Exercise
Set out every line of the entries below as a Markdown table with the columns "No." and "Entry text", numbering the rows in order. Skip blank lines and omit the pictures.

------------------------------

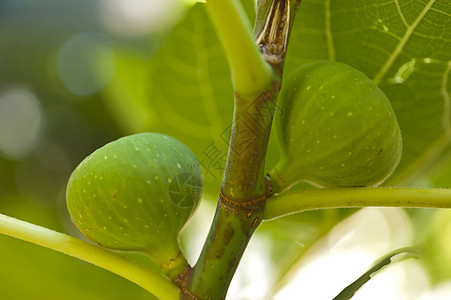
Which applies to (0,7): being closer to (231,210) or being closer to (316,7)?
(316,7)

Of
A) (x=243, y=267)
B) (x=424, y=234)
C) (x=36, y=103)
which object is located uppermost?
(x=36, y=103)

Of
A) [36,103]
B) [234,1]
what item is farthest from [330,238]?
[36,103]

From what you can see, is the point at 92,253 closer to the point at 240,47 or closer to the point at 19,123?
the point at 240,47

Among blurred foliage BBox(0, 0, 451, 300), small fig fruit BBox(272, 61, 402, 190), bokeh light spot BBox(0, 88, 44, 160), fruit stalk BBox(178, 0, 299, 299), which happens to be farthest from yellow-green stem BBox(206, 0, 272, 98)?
bokeh light spot BBox(0, 88, 44, 160)

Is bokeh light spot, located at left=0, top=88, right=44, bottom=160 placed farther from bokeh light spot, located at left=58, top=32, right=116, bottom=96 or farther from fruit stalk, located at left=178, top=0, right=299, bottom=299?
fruit stalk, located at left=178, top=0, right=299, bottom=299

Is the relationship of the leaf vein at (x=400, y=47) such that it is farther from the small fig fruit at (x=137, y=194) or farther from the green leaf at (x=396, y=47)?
the small fig fruit at (x=137, y=194)

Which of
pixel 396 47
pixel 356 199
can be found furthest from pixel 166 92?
pixel 356 199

------------------------------

Problem solution
| No. | Entry text |
|---|---|
| 1 | Which applies to (0,7): being closer to (231,210) or being closer to (316,7)? |
| 2 | (316,7) |
| 3 | Of |
| 4 | A) (x=243, y=267) |
| 5 | B) (x=424, y=234) |
| 6 | C) (x=36, y=103) |
| 7 | which object is located uppermost? |
| 8 | (x=36, y=103) |
| 9 | Of |
| 10 | A) [36,103] |
| 11 | B) [234,1] |
| 12 | what item is farthest from [330,238]? |
| 13 | [36,103] |
| 14 | From what you can see, is the point at 92,253 closer to the point at 240,47 or closer to the point at 19,123? |
| 15 | the point at 240,47 |
| 16 | Among blurred foliage BBox(0, 0, 451, 300), small fig fruit BBox(272, 61, 402, 190), bokeh light spot BBox(0, 88, 44, 160), fruit stalk BBox(178, 0, 299, 299), which happens to be farthest from yellow-green stem BBox(206, 0, 272, 98)? |
| 17 | bokeh light spot BBox(0, 88, 44, 160) |
| 18 | Is bokeh light spot, located at left=0, top=88, right=44, bottom=160 placed farther from bokeh light spot, located at left=58, top=32, right=116, bottom=96 or farther from fruit stalk, located at left=178, top=0, right=299, bottom=299? |
| 19 | fruit stalk, located at left=178, top=0, right=299, bottom=299 |
| 20 | Is the relationship of the leaf vein at (x=400, y=47) such that it is farther from the small fig fruit at (x=137, y=194) or farther from the green leaf at (x=396, y=47)? |
| 21 | the small fig fruit at (x=137, y=194) |
| 22 | Which of |
| 23 | pixel 396 47 |
| 24 | pixel 356 199 |
| 25 | can be found furthest from pixel 166 92? |
| 26 | pixel 356 199 |